- 著者
-
藤尾 慎一郎
- 出版者
- 国立歴史民俗博物館
- 雑誌
- 国立歴史民俗博物館研究報告 = Bulletin of the National Museum of Japanese History (ISSN:02867400)
- 巻号頁・発行日
- vol.178, pp.85-120, 2012-03-01
本稿では,弥生文化を,「灌漑式水田稲作を選択的な生業構造の中に位置づけて,生産基盤とする農耕社会の形成へと進み,それを維持するための弥生祭祀を行う文化」と定義し,どの地域のどの時期があてはまるのかという,弥生文化の輪郭について考えた。まず,灌漑式水田稲作を行い,環壕集落や方形周溝墓の存在から,弥生祭祀の存在を明確に認められる,宮崎~利根川までを橫の輪郭とした。次に各地で選択的な生業構造の中に位置づけた灌漑式水田稲作が始まり,古墳が成立するまでを縦の輪郭とした。

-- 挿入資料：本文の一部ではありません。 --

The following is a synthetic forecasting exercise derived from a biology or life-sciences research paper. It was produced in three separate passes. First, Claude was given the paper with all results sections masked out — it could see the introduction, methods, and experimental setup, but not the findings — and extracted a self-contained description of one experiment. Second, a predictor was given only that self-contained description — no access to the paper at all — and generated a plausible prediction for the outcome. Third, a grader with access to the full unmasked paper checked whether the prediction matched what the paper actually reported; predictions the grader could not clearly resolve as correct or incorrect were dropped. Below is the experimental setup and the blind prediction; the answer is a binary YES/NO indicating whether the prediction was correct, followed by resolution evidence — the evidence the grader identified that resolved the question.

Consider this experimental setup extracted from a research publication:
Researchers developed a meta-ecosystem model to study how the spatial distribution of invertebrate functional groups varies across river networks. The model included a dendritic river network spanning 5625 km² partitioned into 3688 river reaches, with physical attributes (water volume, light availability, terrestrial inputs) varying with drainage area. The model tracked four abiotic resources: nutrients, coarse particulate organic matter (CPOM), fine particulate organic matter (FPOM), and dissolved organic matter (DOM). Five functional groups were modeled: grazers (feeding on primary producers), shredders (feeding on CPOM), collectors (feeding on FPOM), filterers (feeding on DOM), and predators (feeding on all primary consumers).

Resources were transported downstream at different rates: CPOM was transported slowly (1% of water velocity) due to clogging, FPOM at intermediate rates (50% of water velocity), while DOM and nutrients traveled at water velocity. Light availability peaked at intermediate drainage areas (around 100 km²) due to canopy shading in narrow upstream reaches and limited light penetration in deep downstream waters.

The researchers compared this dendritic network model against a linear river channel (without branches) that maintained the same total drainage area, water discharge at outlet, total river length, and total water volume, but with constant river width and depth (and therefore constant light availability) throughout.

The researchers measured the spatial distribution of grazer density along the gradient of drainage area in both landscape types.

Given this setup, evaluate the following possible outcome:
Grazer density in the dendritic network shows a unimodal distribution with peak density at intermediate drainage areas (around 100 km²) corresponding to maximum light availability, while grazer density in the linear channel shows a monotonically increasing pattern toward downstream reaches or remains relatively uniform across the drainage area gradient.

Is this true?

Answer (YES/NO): YES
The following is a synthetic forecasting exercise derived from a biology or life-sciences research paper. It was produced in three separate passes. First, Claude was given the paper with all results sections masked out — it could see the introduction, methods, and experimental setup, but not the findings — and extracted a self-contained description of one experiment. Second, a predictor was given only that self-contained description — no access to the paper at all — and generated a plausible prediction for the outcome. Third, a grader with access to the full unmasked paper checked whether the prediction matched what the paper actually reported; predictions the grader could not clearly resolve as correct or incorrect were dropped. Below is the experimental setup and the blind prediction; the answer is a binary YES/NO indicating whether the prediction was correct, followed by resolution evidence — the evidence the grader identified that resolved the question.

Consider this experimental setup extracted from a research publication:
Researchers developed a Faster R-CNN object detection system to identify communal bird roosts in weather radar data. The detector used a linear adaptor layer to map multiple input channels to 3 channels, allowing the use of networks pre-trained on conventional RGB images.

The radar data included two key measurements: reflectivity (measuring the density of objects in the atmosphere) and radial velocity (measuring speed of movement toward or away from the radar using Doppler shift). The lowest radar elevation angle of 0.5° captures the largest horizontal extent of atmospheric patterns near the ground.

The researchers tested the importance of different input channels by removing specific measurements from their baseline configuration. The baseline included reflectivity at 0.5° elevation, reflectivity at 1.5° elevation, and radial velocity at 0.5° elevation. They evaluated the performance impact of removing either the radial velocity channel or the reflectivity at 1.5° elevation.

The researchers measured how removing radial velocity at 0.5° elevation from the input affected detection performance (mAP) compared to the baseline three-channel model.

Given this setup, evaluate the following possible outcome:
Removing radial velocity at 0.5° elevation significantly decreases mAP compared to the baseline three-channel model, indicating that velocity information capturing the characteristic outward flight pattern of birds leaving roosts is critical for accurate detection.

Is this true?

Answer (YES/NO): NO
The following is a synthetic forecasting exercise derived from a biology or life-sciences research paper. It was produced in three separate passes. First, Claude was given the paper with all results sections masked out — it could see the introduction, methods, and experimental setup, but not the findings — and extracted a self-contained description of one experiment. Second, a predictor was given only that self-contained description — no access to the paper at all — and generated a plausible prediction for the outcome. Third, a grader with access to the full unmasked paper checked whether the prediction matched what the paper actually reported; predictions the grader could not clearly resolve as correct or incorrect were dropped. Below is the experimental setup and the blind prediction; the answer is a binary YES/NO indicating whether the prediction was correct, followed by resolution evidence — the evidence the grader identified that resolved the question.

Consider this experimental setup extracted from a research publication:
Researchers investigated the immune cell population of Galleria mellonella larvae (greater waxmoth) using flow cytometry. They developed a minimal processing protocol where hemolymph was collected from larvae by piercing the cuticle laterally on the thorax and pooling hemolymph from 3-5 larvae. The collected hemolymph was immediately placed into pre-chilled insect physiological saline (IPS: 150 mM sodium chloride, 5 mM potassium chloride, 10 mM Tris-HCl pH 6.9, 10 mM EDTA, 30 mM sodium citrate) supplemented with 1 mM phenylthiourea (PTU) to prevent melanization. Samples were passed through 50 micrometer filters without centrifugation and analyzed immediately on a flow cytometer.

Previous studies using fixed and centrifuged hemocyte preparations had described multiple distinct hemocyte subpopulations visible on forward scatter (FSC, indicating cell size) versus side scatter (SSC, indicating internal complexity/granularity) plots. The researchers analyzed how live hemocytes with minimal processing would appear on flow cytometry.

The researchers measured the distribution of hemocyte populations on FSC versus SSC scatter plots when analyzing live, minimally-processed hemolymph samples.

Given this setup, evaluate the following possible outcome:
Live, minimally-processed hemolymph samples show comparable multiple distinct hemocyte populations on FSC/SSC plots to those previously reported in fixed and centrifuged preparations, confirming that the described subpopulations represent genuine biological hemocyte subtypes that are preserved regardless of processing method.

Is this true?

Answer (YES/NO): NO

その結果,前10 世紀後半以降の九州北部,前8 ~前6 世紀以降の九州北部を除く西日本,前3 世紀半ば以降の中部・南関東が先の定義にあてはまることがわかった。したがって弥生文化は,地域的にも時期的にもかなり限定されていることや,灌漑式水田稲作だけでは弥生文化と規定できないことは明らかである。古墳文化は,これまで弥生文化に後続すると考えられてきたが,今回の定義によって弥生文化から外れる北関東~東北中部や鹿児島でも,西日本とほぼ同じ時期に前方後円墳が造られることが知られているからである。したがって,利根川以西の地域には,生産力発展の延長線上に社会や祭祀が弥生化して,古墳が造られるという,これまでの理解があてはまるが,利根川から北の地域や鹿児島にはあてはまらない。古墳は,農耕社会化したのちに政治社会化した弥生文化の地域と,政治社会化しなかったが,網羅的な生業構造の中で,灌漑式水田稲作を行っていた地域において,ほぼ同時期に成立する。ここに古墳の成立を理解するためのヒントの1 つが隠されている。